Pas de traitement de faveur pour les Belges voyageant en France à partir du 15 janvier sans dose booster

La France désactivera le 15 janvier le pass sanitaire des adultes n’ayant pas reçu de dose de rappel. Qu'en sera-t-il des Belges qui n'ont pas encore eu l'occasion de recevoir leur booster? Le service communication du Premier ministre français, Jean Castex, apporte des éléments de réponse.

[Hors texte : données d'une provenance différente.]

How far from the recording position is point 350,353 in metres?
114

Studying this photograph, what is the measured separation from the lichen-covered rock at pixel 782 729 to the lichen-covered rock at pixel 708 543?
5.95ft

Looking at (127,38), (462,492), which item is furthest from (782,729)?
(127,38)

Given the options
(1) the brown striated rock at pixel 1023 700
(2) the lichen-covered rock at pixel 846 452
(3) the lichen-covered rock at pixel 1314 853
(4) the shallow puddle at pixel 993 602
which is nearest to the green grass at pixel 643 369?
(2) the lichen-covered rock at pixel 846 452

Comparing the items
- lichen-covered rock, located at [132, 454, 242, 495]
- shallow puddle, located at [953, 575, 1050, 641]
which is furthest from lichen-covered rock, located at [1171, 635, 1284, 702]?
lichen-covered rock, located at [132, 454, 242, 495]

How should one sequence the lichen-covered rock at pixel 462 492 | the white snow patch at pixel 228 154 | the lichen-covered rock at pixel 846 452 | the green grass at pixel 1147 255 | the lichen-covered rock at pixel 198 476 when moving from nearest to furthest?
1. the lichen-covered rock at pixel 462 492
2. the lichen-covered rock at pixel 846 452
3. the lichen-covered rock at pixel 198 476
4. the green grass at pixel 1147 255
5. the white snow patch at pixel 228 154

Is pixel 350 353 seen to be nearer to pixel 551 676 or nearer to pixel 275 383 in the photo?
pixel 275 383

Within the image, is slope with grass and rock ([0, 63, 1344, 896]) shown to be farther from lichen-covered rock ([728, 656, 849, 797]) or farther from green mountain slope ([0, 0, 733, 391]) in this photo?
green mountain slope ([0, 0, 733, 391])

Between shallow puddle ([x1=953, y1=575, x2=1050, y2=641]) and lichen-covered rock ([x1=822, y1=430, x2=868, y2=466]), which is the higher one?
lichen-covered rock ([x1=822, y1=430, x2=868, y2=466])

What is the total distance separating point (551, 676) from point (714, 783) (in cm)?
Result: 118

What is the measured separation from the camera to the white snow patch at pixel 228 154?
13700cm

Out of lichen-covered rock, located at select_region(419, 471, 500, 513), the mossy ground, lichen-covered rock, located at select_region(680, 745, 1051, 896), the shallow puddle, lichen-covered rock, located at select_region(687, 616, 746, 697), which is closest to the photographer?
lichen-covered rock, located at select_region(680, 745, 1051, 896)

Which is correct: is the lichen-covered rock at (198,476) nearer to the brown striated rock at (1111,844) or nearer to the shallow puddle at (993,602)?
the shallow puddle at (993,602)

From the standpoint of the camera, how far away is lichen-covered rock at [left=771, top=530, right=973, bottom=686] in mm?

La France désactivera le 15 janvier le pass sanitaire de tous les adultes n'ayant pas reçu de dose de rappel.

La restriction entre en vigueur le 15 décembre 2021 pour les plus de 65 ans dont le rappel n’a pas été fait dans un délai de 7 mois à compter de la dernière injection ou de la dernière infection. À partir du 15 janvier 2022, le pass sanitaire de tous les adultes qui n’ont pas reçu leur troisième dose ne sera plus valable en France.

En Belgique, l’objectif est d’avoir administré la troisième dose en mars. Un grand nombre de nos concitoyens, en particulier parmi les plus jeunes, risque fort de ne pas être complètement vacciné en date du 15 janvier, au vu de l’agenda de vaccination. Les autorités belges sont conscientes de la problématique.

Une solution globale se dégage au niveau européen avec la proposition d’une “troisième dose au plus tard neuf mois après la deuxième dose Pfizer ou Moderna”. Le texte entrerait en vigueur le 10 janvier, ce qui laisserait théoriquement le loisir à chaque Belge désireux de recevoir son booster de se le faire administrer.

“Le pass sanitaire européen reste bien entendu valable pour entrer en France”, nous indique le service communication du Premier ministre français, Jean Castex. Une fois sur leur territoire, la France n’entend cependant pas faire bénéficier les Belges ni les ressortissants européens qui n’ont pas encore reçu la troisième dose d’un régime de faveur.

“Pour les activités pour lesquelles un pass sanitaire est demandé en France (aller au musée par exemple, ou utiliser les remontées mécaniques d’une station de ski), les personnes étrangères qui n’auront pas un schéma vaccinal complet seront dans la même situation que les ressortissants français n’ayant pas un schéma vaccinal complet. Autrement dit, s’ils sont éligibles à la dose de rappel et ne l’ont pas effectuée dans le délai imparti, ils devront faire un test PCR valable 24h pour accéder aux activités soumises au pass sanitaire”, nous précise Matignon.

Bémol : entre la France et la Belgique, la temporalité d’administration de la troisième dose diffère, du moins selon l’agenda communiqué respectivement par les deux nations. Prenons l’exemple d’un Belge qui a reçu sa seconde dose par exemple le 30 juin, mais pas encore la troisième, et souhaite se rendre dans les Alpes. S’il se rend en France du 20 au 27 janvier, son pass sanitaire serait en théorie encore valide puisque le délai de 7 mois ne serait pas encore écoulé. En revanche, s’il réalise le même périple à partir du 1er février, son pass ne serait plus valide. Or, il n'est pas garanti qu'il ait alors déjà reçu son booster, du moins au vu de l'agenda communiqué par les ministres de la Santé, au niveau belge.

Il pourrait malgré tout, si le règlement européen est validé par les Etats membres, entrer en France durant encore 2 mois (9 mois après la seconde dose). Mais pas se rendre au restaurant ou emprunter les remontées mécaniques d’une station de Haute-Savoie. A moins d’effectuer un test PCR négatif… tous les jours.